PEBEC Exposes Deep Bureaucratic Failures In New Ranking

By DAVID JOHN-FLUKE
A new performance audit by the Presidential Enabling Business Environment Council (PEBEC) has exposed deep inefficiencies across several federal agencies, with 17 ministries, departments, and agencies (MDAs) scoring zero in the latest Business Facilitation Act (BFA) compliance ranking. The report evaluates how well government institutions are implementing reforms designed to improve Nigeria’s ease of doing business.
The agencies that failed the efficiency test include the Bank of Industry, NIPOST, the Industrial Training Fund, Trademarks Registry, Galaxy Backbone, the National Identity Management Commission, the National Bureau of Statistics, and key regulators such as the National Insurance Commission and the Nigerian Midstream and Downstream Petroleum Regulatory Authority.
PEBEC assessed 69 MDAs between January and October 2025, using indicators such as transparency, efficiency, responsiveness, and “mystery shopping”—a method for testing real-life compliance with Service Level Agreements mandated by the BFA 2022. The findings show that nearly half of the evaluated agencies performed poorly: 21 MDAs scored between 3% and 38.9%, indicating severe lapses in public service delivery.
While a handful of agencies such as the Nigerian Content Development Management Board (90.6%), NDLEA (89.3%), Customs (86.6%), NCC (85.3%), and the Ports Authority (84.2%) ranked high, many critical institutions lagged far behind. Low transparency, poor customer experience, and weak digital platforms were recurring deficiencies among underperforming agencies.
Experts warn that the findings signal a serious threat to Nigeria’s economic ambitions. Economist Dr. Muda Yusuf said the government must go beyond publishing performance reports and enforce accountability to avoid undermining efforts toward investment growth, job creation, and the administration’s economic targets. He noted that the Vice President’s office—under which PEBEC sits—should demand explanations from failing agencies.
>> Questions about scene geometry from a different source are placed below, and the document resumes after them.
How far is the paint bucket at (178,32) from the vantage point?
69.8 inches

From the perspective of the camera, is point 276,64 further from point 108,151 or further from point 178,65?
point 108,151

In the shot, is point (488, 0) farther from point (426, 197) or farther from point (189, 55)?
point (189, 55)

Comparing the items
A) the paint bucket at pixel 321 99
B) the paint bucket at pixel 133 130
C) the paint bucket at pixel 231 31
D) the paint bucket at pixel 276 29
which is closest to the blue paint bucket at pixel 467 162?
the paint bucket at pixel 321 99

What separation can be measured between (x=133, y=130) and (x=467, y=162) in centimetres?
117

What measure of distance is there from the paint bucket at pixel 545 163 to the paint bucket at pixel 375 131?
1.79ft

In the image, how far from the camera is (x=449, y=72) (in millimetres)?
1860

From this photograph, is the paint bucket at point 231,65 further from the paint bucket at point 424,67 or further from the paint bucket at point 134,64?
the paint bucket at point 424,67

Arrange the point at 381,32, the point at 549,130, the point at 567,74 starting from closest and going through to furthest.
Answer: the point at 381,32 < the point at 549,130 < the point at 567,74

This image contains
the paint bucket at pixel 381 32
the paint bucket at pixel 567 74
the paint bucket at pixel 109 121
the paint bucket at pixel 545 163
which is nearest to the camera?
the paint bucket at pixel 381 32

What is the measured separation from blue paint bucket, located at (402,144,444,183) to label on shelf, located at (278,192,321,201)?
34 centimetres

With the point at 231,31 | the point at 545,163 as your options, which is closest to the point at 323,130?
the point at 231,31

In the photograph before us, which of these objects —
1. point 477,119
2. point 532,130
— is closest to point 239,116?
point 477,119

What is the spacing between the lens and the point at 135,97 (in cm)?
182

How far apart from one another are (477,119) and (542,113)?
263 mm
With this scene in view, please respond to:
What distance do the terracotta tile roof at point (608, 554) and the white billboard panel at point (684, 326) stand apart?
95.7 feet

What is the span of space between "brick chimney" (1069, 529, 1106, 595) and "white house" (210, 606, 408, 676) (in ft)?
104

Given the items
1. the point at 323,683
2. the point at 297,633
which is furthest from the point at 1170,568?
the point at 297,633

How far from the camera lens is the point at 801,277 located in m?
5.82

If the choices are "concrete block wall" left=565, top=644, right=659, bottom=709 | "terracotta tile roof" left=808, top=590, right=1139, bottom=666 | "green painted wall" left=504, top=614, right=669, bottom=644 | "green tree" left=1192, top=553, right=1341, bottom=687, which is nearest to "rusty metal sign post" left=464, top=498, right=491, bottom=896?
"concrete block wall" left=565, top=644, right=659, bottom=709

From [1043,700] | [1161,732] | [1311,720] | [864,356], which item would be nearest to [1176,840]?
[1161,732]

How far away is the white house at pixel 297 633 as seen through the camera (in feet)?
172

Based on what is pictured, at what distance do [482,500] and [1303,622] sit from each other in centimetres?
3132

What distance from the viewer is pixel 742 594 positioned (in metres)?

Other analysts, including Professor Sheriffdeen Tella and anti-corruption advocate Debo Adeniran, linked the poor results to corruption, underfunding, weak staffing, lack of monitoring, and systemic government inefficiency. They argue that unless the administration reforms these institutions, Nigeria’s ease of doing business efforts will remain largely theoretical, with citizens and businesses bearing the brunt of bureaucratic failures.